Au milieu de ce scénario de violence et de manipulation politique, les communautés chrétiennes en Syrie continuent de souffrir. Le Conseil des Églises du Moyen-Orient (MECC) a fermement dénoncé l’attentat contre l’église Saint-Élie, près de Damas, qui a fait des morts et des blessés parmi les fidèles. Les responsables ecclésiastiques ont exigé des nouvelles autorités syriennes qu’elles « agissent de manière décisive » pour identifier et punir les coupables, tout en réclamant des garanties réelles de sécurité.

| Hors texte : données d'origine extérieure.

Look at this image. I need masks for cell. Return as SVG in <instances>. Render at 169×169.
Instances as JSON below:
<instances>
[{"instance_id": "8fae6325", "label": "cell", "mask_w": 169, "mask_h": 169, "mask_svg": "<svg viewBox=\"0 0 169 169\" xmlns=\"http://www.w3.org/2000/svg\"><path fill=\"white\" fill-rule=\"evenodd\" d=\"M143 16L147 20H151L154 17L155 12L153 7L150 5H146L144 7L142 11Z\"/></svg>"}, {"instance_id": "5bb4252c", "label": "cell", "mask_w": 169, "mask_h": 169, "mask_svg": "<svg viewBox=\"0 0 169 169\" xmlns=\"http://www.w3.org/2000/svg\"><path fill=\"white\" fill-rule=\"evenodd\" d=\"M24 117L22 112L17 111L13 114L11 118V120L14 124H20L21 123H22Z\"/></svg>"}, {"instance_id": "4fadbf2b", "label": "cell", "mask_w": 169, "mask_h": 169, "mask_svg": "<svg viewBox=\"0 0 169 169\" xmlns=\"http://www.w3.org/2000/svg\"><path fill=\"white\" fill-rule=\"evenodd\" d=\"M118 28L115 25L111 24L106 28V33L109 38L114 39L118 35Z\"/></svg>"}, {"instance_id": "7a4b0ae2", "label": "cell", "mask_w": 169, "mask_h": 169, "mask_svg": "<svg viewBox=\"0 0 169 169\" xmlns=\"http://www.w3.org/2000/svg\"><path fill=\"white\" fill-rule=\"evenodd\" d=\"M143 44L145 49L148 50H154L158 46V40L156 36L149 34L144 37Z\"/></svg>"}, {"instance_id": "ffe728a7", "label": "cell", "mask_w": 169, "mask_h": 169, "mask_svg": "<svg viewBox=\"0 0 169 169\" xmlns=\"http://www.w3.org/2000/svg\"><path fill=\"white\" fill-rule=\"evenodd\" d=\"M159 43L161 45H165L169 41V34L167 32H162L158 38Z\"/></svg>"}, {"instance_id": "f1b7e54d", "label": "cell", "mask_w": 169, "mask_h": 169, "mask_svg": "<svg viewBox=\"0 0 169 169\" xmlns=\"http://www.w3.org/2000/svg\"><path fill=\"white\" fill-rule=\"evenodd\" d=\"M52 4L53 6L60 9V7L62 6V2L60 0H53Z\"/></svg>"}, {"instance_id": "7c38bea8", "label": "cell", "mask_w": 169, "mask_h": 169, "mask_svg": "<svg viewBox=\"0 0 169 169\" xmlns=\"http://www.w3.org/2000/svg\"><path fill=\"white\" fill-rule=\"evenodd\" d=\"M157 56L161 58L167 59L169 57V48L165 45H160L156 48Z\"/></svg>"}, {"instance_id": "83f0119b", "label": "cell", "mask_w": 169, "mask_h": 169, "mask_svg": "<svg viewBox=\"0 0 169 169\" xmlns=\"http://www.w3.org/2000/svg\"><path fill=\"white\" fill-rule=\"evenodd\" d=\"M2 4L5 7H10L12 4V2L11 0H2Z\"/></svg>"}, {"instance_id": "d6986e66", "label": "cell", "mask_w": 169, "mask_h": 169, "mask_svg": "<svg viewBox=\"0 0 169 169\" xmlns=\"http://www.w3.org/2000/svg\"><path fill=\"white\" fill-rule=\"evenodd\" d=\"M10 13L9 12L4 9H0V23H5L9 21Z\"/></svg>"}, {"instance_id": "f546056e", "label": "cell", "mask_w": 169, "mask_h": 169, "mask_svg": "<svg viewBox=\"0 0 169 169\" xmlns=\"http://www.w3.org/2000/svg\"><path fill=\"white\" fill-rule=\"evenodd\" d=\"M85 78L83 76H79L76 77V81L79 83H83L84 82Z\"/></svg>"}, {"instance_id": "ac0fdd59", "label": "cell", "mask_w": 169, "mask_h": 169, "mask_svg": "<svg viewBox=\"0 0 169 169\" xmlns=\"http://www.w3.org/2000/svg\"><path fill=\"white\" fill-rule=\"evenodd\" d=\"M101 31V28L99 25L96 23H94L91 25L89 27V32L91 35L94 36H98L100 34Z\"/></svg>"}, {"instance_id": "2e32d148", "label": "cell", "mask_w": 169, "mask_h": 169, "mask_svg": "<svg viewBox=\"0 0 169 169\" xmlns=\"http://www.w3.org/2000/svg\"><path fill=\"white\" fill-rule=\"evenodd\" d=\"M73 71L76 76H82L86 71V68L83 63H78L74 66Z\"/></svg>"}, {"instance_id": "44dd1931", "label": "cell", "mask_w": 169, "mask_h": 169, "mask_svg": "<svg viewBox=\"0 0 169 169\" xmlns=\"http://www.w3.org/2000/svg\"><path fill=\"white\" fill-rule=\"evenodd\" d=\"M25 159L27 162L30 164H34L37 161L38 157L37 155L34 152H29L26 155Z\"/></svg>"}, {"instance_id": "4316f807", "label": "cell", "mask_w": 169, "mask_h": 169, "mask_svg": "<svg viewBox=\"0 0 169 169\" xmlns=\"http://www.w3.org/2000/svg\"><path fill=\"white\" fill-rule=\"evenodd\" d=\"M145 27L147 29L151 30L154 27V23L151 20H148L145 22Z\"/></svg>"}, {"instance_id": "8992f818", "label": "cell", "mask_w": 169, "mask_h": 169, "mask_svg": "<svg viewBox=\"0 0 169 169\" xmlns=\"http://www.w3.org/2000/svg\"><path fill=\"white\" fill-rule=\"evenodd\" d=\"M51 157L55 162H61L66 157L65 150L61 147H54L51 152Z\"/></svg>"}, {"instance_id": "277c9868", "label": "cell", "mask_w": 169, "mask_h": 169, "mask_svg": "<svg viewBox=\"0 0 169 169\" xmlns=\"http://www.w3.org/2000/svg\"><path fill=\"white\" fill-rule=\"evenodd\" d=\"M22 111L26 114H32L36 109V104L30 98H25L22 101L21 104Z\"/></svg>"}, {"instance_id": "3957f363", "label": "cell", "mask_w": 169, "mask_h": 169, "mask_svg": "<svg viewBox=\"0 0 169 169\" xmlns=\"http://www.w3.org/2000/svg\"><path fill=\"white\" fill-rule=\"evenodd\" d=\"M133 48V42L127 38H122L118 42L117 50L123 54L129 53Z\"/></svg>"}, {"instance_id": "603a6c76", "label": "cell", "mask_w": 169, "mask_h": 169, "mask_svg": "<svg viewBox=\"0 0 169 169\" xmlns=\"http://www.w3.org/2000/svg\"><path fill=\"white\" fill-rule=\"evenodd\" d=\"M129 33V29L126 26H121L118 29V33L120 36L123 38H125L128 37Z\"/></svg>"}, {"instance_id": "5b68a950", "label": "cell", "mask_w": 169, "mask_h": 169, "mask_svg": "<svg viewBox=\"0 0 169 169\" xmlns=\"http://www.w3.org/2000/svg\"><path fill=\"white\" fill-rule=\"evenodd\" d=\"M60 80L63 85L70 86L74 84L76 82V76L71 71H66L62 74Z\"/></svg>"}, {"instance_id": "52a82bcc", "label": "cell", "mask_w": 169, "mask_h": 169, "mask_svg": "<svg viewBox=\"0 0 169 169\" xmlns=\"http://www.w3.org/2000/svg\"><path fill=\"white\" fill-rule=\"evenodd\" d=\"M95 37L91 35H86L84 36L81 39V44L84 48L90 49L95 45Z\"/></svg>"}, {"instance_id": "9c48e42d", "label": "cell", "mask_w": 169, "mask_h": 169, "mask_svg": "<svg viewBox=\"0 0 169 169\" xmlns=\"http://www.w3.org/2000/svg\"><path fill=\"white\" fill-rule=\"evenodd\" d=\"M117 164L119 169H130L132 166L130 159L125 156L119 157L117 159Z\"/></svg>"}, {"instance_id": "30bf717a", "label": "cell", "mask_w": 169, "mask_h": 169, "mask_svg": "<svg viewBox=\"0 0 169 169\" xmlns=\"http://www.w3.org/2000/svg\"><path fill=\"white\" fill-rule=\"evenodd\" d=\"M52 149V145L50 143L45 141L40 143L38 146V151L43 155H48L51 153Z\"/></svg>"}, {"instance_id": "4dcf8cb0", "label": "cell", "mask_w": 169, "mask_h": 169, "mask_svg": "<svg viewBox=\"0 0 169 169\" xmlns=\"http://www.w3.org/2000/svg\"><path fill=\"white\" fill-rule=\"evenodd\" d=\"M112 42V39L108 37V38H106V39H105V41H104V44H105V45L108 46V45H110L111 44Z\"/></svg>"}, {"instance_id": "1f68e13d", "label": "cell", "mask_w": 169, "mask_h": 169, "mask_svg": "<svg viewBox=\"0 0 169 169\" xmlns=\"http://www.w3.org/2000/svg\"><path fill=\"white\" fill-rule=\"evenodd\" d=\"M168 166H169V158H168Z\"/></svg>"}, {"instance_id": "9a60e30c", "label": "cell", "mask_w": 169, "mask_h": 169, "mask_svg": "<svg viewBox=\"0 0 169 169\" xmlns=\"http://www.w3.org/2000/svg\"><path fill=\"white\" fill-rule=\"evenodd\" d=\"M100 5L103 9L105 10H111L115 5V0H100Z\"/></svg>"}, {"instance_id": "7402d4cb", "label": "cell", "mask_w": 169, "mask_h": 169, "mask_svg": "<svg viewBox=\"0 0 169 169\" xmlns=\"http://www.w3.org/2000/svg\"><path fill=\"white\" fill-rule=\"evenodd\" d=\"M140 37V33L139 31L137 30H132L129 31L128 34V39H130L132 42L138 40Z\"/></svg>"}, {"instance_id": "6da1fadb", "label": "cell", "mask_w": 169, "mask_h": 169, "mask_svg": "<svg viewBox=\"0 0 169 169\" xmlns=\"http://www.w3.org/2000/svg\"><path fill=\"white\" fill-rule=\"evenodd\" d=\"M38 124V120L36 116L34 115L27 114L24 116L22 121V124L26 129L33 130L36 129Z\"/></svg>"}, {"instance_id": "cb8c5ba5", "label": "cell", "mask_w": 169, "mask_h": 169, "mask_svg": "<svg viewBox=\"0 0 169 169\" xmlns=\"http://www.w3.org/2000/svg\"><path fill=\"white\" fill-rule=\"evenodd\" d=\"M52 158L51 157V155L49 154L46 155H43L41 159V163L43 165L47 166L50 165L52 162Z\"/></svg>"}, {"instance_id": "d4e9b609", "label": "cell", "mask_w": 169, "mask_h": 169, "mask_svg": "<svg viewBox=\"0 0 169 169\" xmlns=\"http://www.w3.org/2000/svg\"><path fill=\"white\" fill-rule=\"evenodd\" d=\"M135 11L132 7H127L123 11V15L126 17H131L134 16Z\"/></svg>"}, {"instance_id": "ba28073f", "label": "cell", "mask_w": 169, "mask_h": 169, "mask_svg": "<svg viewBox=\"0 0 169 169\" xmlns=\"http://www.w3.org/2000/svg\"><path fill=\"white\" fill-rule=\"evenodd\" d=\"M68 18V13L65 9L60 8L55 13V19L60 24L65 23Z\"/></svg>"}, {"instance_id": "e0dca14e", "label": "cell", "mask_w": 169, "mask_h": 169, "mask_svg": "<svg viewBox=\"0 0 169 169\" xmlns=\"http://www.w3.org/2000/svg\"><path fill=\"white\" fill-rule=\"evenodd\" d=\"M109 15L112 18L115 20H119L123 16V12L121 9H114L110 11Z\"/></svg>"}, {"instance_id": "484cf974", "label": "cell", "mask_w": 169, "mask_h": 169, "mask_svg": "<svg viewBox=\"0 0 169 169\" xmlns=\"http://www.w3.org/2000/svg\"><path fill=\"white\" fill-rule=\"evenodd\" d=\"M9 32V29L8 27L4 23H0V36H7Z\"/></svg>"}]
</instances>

L’archevêque de Homs, Jacques Mourad a décrit avec crudité la situation du pays : « le peuple vit sans dignité ni confiance ». Bien qu’il ne s’agisse pas toujours de persécution organisée contre les chrétiens, explique-t-il, la sensation générale est celle d’une insécurité et d’un abandon, et de nombreuses familles tentent d’émigrer pour survivre. Ses paroles mettent en lumière la contradiction entre l’image de stabilité que le régime d’al-Shara veut projeter en Occident et la réalité que subissent les communautés locales, prises au piège entre la misère économique, les menaces des groupes extrémistes et l’indifférence de ceux qui, de l’extérieur, légitiment le nouveau pouvoir.

Un récit inversé

Theo Padnos lui-même, après deux ans dans des cellules et des sous-sols, conclut :

« Mes ravisseurs préféraient leurs fictions au monde réel. Dans ces salles éclairées à la bougie, tout semblait possible : le sang était réel, la douleur était réelle, et pour eux c’était la justice divine »
(Rolling Stone, 28/09/2025).

C’est cet homme qui se présente aujourd’hui à New York comme garant de la paix et de la modernité, tandis que la presse internationale évite de rappeler son passé.

Qui dirige la campagne ?

La question la plus grave n’est pas seulement le passé d’al-Shara, mais l’opération coordonnée de blanchiment qui l’accompagne. Le soutien israélien, les sourires des dirigeants occidentaux et la couverture médiatique acritique configurent une opération de relations publiques sans précédent.

Découvrir quels intérêts et quels cabinets de communication se cachent derrière cette campagne serait essentiel pour comprendre comment un chef djihadiste a été transformé en président légitime aux yeux du monde.